-- ОТРЫВОК ТЕКСТА --

Две влюбленные парочки образуют веселую компанию. Они устраивают себе волшебный месяц. Марина вспоминала: «Сколько сладких пирожных! – все время сладкие пирожные! – и сколько стихов – все время стихи! – и сколько любви: наша влюбленная дружба с Асей (“неразлучные”) – и наша – навеки – любовь с Сережей, и Асина шутливая нежность с Сережей, и моя – настороже – галантность с Борисом, и увлеченность – несмотря на разительную разницу – друг другом Сережи и Бориса – и каток… – и вечера в темном папином кабинете с бюстом Зевса и страшными рассказами – и папа заграницей! – и мы одни вчетвером… сумасбродство, веселье, магия, молодость – шоколад, стихи…» Неудержимый хохот заполняет вечерами весь дом.
С опаской (а Сергей и с тихим ужасом) ждут они возвращения Ивана Владимировича. Он приезжает из Германии 7 октября. Но накануне молодежь еще успевает устроить последнее вольное празднество. «Мы праздновали зараз четыре рождения, – сообщает Марина в письме Волошину, – наши с Сережей, Асино, бывшее 14-го сентября, и заодно Борино будущее, в феврале… и вспоминали нашего незаменимого медведюшку…»
Но это письмо отправлено уже не в Коктебель, а в Париж. Одна из московских газет предложила Волошину стать ее постоянным корреспондентом во Франции – и Максимилиан Александрович, не колеблясь, принимает предложение. Кроме журналистики, у него нет иных средств к существованию, и Париж он любит с давних пор.
Следом за сыном собиралась ехать во Францию через Москву и Пра. Однако обстоятельства заставили ее изменить намерение.
В ожидании возвращения Ивана Владимировича Марина и Сережа не бездействовали: они подготовили рубежи для совместного существования. Уже снята квартира неподалеку от Трехпрудного переулка, на улице с чисто московским названием: Сивцев Вражек; на шестом этаже только что отстроенного дома – квартира, в которой четыре большие светлые комнаты с итальянскими окнами. Увы! От мечты жить вдвоем им пришлось сразу отказаться: тяжело заболела старшая сестра Сергея Лиля. И вот принято вынужденное решение: в новой квартире будут жить, кроме юной пары, обе сестры Эфрон. «Не знаю, что выйдет из этого совместного житья, ведь Лиля все еще считает Сережу за маленького», – пишет в Париж Максу огорченная Марина. И настаивает: «Я сама очень смотрю за его здоровьем, но когда будут следить еще Лиля с Верой, согласись – дело становится сложнее…»

-- ВОПРОСЫ --
1 > На какой улице Марина и Сережа сняли квартиру, согласно отрывку о их московской жизни?
2 > Напишите продолжение отрывка о московской жизни Марины и Сережи, начиная после его последнего предложения.

-- СВЕДЕНИЯ --

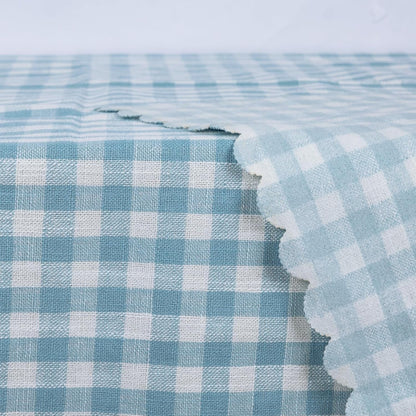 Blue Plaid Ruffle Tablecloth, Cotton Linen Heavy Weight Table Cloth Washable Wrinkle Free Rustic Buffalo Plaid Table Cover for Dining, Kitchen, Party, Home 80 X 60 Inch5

---

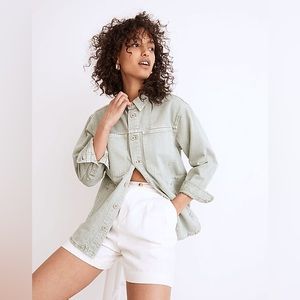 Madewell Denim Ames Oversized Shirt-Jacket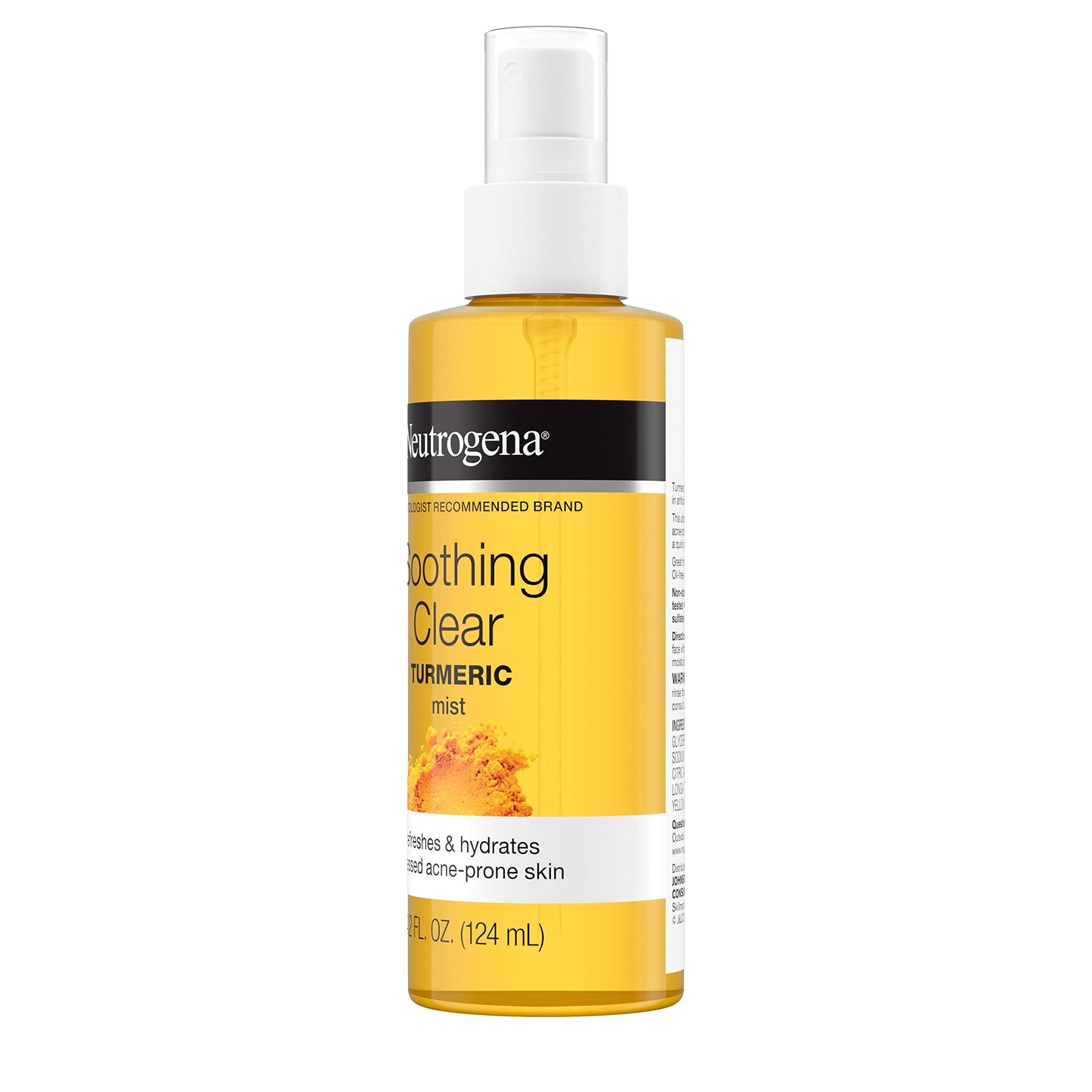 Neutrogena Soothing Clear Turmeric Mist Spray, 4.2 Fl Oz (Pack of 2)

-- ОТВЕТЫ ПО ПУНКТАМ --
1 > На улице Сивцев Вражек.

2 >
Неожиданный приезд в Москву матери Волошина смягчает ситуацию. Пра решает остаться в Москве. Сестры Эфрон так нежны к ней, уставшей от одинокой жизни, что их предложение жить всем вместе одной семьей обольщает Елену Оттобальдовну. В квартире на Сивцевом Вражке ей выделяют комнату. Пра покупает кресло, кровать, стол – и оседает в Москве на всю зиму. Благодаря этому замечательному обстоятельству нам известно множество подробностей жизни «обормотника». (Так вскоре прозвал их квартиру № 11 молодой прозаик Алексей Толстой, поселившийся двумя этажами ниже. По другим сведениям, прозвище «обормоты» придумал не Толстой, а Волошин.)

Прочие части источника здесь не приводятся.